# Excerpt provided:
In our Do-It-Yourself-Rugged-Individualist-I Did-it-My-Way Culture, it seems strange to say I wouldn't be who I am if not for another. But it's true. Though I may have come to know the grace of Jesus some other way, I'm so grateful that it happened this way, that over and over again I've been able to trace the lines of His faithfulness all the way back to my childhood. And that over and over again, through tears in my eyes, I've gotten to say, "Thank You. For all that I have been given, and for all that I have been spared of a life without You, Thank You."
It's not that my story is better that yours or that of anyone else. I confess there have been times that I've craved a more exciting "before and after" conversion story. But, I'm learning that the quiet, steady grace of the Lord is just as beautiful as the more attention-getting demonstrations of his power to save. I love that He calls us so uniquely and so perfectly--and that all of our stories flow out of and are swallowed up in The Story, "...an old, old story/ How a Savior came from glory/ How he gave his life on Calvary/ To save a wretch like me." However your story has unfolded, if you know this Savior, I suspect that if you pause long enough to think about it, gratitude will flood your heart as well.

# Task instructions:
Return the full reflection on grace and gratitude word for word. The rows that follow were taken from a different source.

# Raw data:
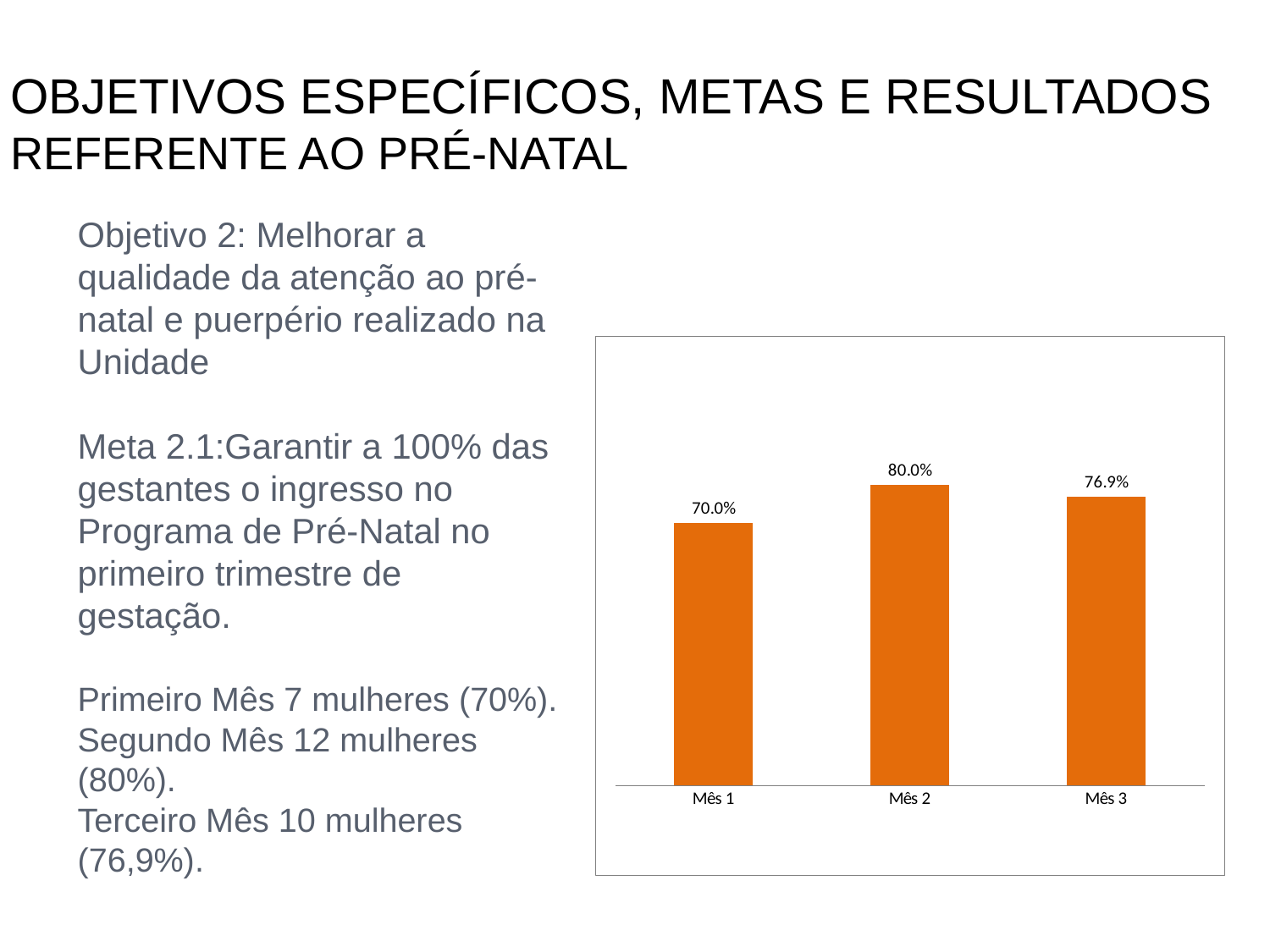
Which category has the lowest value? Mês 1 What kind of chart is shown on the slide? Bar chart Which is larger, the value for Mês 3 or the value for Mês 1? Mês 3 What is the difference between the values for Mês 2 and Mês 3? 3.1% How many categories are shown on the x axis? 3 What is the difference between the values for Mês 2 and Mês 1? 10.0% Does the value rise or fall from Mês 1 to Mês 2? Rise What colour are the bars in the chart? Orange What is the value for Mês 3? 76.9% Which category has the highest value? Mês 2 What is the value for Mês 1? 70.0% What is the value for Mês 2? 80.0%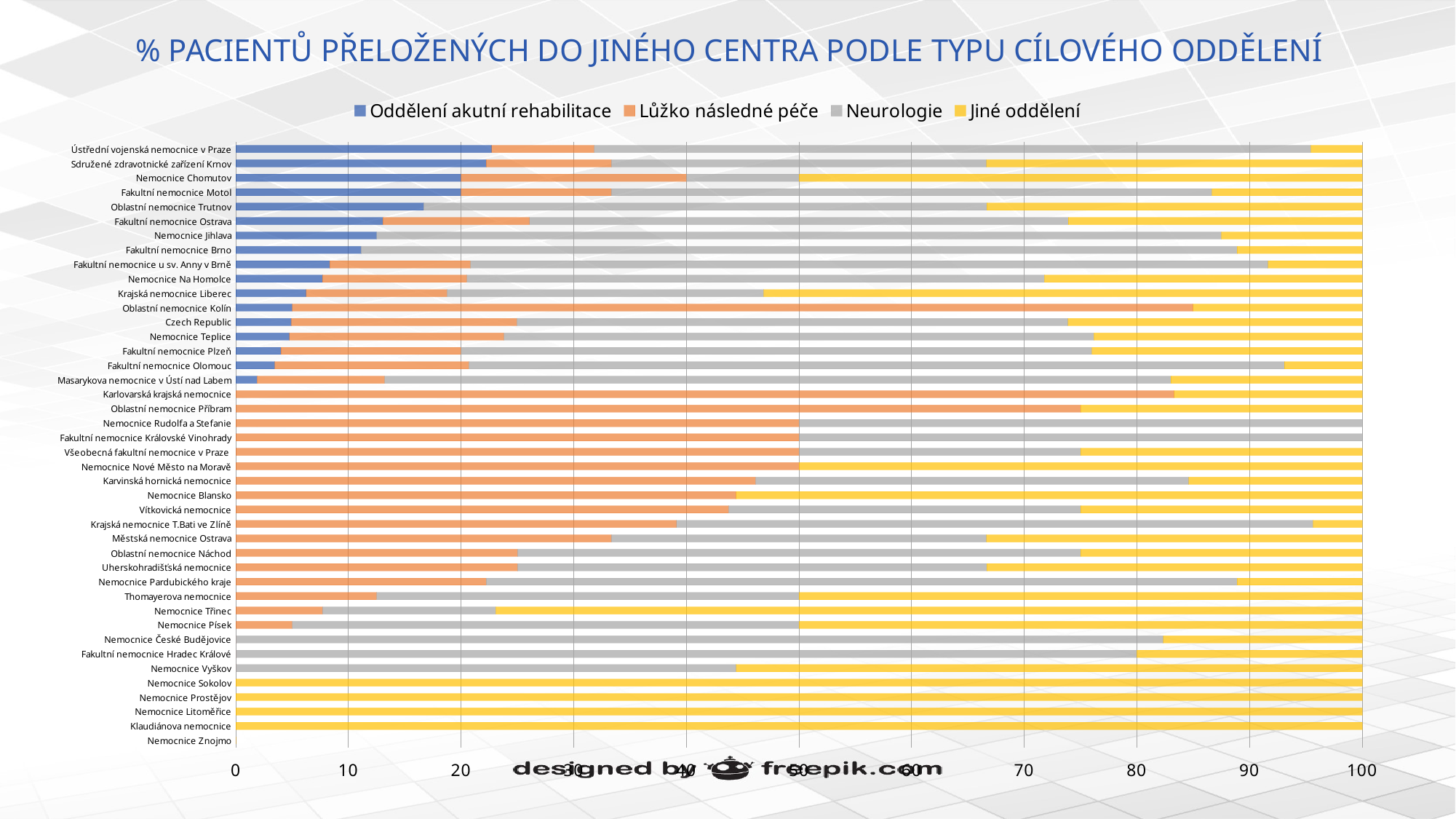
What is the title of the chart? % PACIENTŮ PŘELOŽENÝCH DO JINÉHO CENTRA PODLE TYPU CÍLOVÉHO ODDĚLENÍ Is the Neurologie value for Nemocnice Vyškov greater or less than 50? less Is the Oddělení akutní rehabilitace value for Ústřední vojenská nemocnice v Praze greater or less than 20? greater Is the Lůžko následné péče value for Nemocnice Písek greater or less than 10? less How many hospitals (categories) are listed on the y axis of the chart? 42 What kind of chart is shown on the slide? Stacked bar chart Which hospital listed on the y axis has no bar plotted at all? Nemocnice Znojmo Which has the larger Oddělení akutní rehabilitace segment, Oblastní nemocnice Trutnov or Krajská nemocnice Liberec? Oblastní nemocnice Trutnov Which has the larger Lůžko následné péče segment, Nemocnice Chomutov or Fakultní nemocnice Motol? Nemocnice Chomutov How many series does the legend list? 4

--

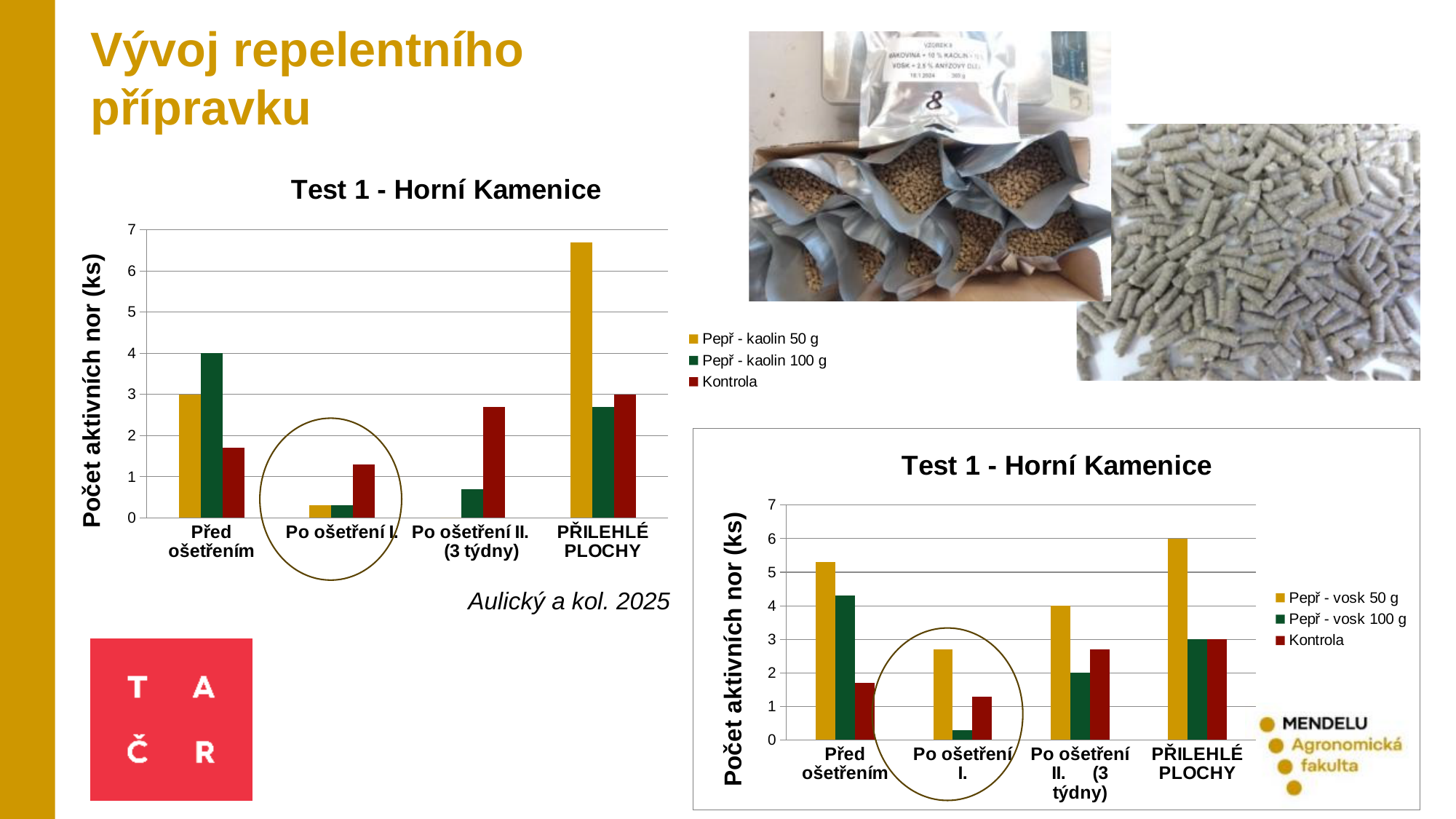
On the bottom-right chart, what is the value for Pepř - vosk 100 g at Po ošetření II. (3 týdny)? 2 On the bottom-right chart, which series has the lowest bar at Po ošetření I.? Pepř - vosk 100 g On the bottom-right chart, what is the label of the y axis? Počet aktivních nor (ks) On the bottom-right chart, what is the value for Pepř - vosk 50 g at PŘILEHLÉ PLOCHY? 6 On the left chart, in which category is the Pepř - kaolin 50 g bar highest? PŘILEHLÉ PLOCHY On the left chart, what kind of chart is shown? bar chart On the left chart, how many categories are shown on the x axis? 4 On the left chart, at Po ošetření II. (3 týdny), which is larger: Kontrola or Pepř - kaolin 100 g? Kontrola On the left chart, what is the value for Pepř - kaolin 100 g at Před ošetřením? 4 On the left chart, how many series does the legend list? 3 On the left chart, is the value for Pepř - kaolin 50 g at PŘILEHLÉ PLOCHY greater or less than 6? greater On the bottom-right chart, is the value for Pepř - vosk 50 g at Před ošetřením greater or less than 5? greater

# Written response:
In our Do-It-Yourself-Rugged-Individualist-I Did-it-My-Way Culture, it seems strange to say I wouldn't be who I am if not for another. But it's true. Though I may have come to know the grace of Jesus some other way, I'm so grateful that it happened this way, that over and over again I've been able to trace the lines of His faithfulness all the way back to my childhood. And that over and over again, through tears in my eyes, I've gotten to say, "Thank You. For all that I have been given, and for all that I have been spared of a life without You, Thank You."
It's not that my story is better that yours or that of anyone else. I confess there have been times that I've craved a more exciting "before and after" conversion story. But, I'm learning that the quiet, steady grace of the Lord is just as beautiful as the more attention-getting demonstrations of his power to save. I love that He calls us so uniquely and so perfectly--and that all of our stories flow out of and are swallowed up in The Story, "...an old, old story/ How a Savior came from glory/ How he gave his life on Calvary/ To save a wretch like me." However your story has unfolded, if you know this Savior, I suspect that if you pause long enough to think about it, gratitude will flood your heart as well.